(a) Write Short notes on the following: i. Purchases ii. Sales iii. Drawings iv. Capital Expenditure v. Revenue Expenditure (10 marks) (b) Briefly explain the five components of the financial statements. (10 marks)

(Total: 20 marks)

(a) Short notes on the following:

i. Purchases: Purchases refer to the acquisition of goods or services for resale or use in the production process in a business. In accounting, they are recorded as debits to the purchases account and are part of the cost of goods sold calculation. For example, in a retail bank supply chain in Ghana, purchases of office equipment from local suppliers would be recorded at cost, excluding VAT if recoverable, and adjusted for returns or discounts. Under IAS 2, purchases are valued at cost, and in practice, they impact working capital management to ensure liquidity compliance with BoG guidelines.

ii. Sales: Sales represent the revenue generated from the sale of goods or services in the normal course of business. They are credited to the sales account and form the top line of the income statement.

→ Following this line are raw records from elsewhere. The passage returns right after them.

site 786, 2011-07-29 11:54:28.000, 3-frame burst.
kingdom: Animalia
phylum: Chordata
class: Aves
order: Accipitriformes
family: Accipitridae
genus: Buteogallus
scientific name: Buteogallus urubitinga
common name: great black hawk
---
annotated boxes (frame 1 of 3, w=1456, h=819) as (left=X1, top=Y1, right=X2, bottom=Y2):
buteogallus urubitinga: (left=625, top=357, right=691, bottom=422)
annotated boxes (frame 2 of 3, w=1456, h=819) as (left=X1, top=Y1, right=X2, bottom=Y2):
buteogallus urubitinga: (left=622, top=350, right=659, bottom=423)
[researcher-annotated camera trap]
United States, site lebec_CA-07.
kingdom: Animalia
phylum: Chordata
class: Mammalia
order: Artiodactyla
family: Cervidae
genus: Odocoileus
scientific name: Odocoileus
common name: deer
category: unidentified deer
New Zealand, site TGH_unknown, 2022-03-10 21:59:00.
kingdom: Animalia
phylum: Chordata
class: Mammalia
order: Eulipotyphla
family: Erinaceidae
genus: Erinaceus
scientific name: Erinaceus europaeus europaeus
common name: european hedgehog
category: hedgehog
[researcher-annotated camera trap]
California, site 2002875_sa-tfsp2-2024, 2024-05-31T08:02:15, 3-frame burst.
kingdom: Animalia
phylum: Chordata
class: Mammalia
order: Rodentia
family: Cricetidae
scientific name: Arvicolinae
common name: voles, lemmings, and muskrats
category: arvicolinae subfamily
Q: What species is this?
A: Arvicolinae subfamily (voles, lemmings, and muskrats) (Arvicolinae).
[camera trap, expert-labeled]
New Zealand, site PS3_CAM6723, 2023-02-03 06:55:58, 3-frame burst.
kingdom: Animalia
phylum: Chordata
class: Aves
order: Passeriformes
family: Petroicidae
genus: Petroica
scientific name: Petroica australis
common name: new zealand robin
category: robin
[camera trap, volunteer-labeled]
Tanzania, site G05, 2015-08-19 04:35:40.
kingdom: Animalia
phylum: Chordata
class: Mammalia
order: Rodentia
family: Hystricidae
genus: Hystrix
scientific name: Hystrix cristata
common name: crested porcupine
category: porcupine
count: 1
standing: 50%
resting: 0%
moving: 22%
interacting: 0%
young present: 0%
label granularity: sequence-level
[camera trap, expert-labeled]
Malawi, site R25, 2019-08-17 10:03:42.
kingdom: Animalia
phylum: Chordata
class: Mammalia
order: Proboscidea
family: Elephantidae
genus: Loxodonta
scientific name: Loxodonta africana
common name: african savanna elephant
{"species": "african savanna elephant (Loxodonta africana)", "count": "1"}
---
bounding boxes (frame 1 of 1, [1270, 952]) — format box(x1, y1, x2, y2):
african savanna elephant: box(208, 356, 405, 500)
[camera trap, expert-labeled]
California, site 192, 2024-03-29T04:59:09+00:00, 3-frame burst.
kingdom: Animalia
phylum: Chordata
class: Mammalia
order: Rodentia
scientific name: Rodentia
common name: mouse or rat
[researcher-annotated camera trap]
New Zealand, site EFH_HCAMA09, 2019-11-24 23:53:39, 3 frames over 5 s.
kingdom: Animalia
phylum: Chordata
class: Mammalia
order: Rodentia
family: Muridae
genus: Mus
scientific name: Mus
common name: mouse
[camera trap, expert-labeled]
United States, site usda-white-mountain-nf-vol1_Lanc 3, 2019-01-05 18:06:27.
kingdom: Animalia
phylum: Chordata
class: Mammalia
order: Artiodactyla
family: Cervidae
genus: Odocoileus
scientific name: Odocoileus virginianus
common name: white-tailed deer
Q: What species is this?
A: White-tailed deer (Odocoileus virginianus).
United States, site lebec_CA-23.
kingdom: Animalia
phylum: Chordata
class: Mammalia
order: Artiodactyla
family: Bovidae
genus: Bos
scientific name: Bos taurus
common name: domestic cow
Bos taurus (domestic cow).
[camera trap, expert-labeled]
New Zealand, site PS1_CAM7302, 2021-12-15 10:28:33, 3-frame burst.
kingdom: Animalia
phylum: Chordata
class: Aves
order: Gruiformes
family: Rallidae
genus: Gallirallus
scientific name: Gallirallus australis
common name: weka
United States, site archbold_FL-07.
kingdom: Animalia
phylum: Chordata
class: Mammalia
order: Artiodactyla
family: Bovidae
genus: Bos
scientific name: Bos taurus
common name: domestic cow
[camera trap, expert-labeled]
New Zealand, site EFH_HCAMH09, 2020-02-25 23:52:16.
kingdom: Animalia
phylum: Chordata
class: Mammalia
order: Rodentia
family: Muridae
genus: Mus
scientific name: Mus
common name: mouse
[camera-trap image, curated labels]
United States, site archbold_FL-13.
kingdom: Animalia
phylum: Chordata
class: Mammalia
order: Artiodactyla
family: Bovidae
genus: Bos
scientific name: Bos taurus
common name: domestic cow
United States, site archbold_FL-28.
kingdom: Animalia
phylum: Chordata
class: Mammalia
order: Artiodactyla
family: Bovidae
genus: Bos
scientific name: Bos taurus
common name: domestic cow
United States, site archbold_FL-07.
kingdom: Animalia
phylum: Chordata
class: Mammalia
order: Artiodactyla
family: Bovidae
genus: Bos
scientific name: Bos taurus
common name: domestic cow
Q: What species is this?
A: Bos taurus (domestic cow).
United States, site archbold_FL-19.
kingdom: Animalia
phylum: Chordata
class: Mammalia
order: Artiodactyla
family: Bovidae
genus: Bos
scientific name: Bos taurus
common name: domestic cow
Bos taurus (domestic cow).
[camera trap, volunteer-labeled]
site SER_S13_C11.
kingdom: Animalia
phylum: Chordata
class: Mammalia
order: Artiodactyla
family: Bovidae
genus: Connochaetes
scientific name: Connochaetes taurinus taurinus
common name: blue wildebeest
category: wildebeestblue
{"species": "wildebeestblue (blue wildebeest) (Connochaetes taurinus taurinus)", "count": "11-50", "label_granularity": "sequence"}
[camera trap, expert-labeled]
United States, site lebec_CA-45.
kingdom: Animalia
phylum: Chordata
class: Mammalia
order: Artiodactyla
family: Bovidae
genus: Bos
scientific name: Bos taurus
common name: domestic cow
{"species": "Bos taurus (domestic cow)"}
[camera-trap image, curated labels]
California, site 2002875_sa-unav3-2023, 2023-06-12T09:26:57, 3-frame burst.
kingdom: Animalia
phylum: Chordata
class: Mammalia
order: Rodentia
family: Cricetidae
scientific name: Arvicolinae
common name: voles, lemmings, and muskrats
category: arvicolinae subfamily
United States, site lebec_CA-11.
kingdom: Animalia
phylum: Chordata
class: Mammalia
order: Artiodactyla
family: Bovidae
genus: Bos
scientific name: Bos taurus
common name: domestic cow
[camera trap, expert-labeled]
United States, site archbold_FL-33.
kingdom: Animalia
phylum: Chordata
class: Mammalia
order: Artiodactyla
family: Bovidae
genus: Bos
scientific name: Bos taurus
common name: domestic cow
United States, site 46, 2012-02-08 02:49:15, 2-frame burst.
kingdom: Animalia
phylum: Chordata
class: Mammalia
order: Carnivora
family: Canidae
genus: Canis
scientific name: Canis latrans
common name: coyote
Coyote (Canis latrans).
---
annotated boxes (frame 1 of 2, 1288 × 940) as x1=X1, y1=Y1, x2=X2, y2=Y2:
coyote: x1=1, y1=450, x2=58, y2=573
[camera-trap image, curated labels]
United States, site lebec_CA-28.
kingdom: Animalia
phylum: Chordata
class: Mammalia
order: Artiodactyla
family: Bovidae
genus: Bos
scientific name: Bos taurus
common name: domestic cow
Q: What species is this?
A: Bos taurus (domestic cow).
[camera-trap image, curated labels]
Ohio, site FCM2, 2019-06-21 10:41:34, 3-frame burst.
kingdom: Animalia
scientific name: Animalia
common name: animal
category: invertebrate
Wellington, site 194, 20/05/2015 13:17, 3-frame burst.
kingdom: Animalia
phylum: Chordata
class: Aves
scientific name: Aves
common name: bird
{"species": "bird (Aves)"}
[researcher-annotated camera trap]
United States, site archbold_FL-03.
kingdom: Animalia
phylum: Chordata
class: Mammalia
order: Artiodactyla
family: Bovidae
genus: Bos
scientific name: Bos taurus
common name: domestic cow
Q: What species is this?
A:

In the Ghanaian banking context, sales could include interest income or fee-based services, recorded on an accrual basis per IAS 18 or IFRS 15. For instance, loan interest sales must be recognized when earned, not received, to comply with BoG’s revenue reporting directives for transparency and profitability assessment.

iii. Drawings: Drawings are withdrawals of cash or goods by the owner from the business for personal use. They are debited to the drawings account and reduce the owner’s equity but do not affect the profit calculation. In a sole trader bank consultancy firm in Ghana, drawings like personal cash withdrawals must be distinguished from salaries to avoid tax implications under the Income Tax Act, and they are shown as reductions in capital in the statement of financial position.

iv. Capital Expenditure: Capital expenditure (Capex) is the cost incurred to acquire or improve long-term assets that provide benefits over multiple accounting periods, such as buildings or machinery. It is capitalized on the statement of financial position and depreciated over time per IAS 16. In Ghanaian banks, Capex like investing in new branch infrastructure must be approved under BoG’s capital adequacy requirements (e.g., CRD), as seen in the 2019 recapitalization where banks like GCB invested in assets for long-term resilience.

v. Revenue Expenditure: Revenue expenditure is the cost incurred for day-to-day operations that benefits the current accounting period, such as repairs or utilities. It is expensed immediately in the income statement, impacting net profit. In practice, Ghanaian banks classify revenue expenditure like staff training or marketing under operational costs to maintain compliance with Basel III adapted standards, ensuring they do not capitalize costs that should be expensed to avoid overstating assets.

(b) The five components of the financial statements are as follows:

  1. Statement of Financial Position (Balance Sheet): This shows the business’s assets, liabilities, and equity at a specific point in time, reflecting the accounting equation (Assets = Liabilities + Equity). It helps users assess liquidity and solvency. In Ghanaian banking, it must comply with IFRS and BoG directives for disclosing capital adequacy.
  2. Income Statement (Profit and Loss Account): This summarizes revenues, expenses, and profit or loss over a period. It highlights operational performance. For banks, it includes interest income and expenses, with BoG requiring transparency post the 2017-2019 cleanup to prevent misreporting.
  3. Statement of Changes in Equity: This details changes in equity, including profit, drawings, and capital contributions. It links the income statement to the balance sheet. In Ghana, it aids in tracking dividend policies and reinvestments, essential for corporate governance under the Corporate Governance Directive 2018.
  4. Statement of Cash Flows: This reports cash inflows and outflows from operating, investing, and financing activities per IAS 7. It reveals liquidity sources, crucial for Ghanaian banks to manage risks from events like the DDEP (2022-2024), where cash flow statements helped assess recovery.
  5. Notes to the Financial Statements: These provide additional details, accounting policies, and disclosures. They ensure compliance with IFRS and BoG regulations, offering context like contingent liabilities or related party transactions for ethical reporting.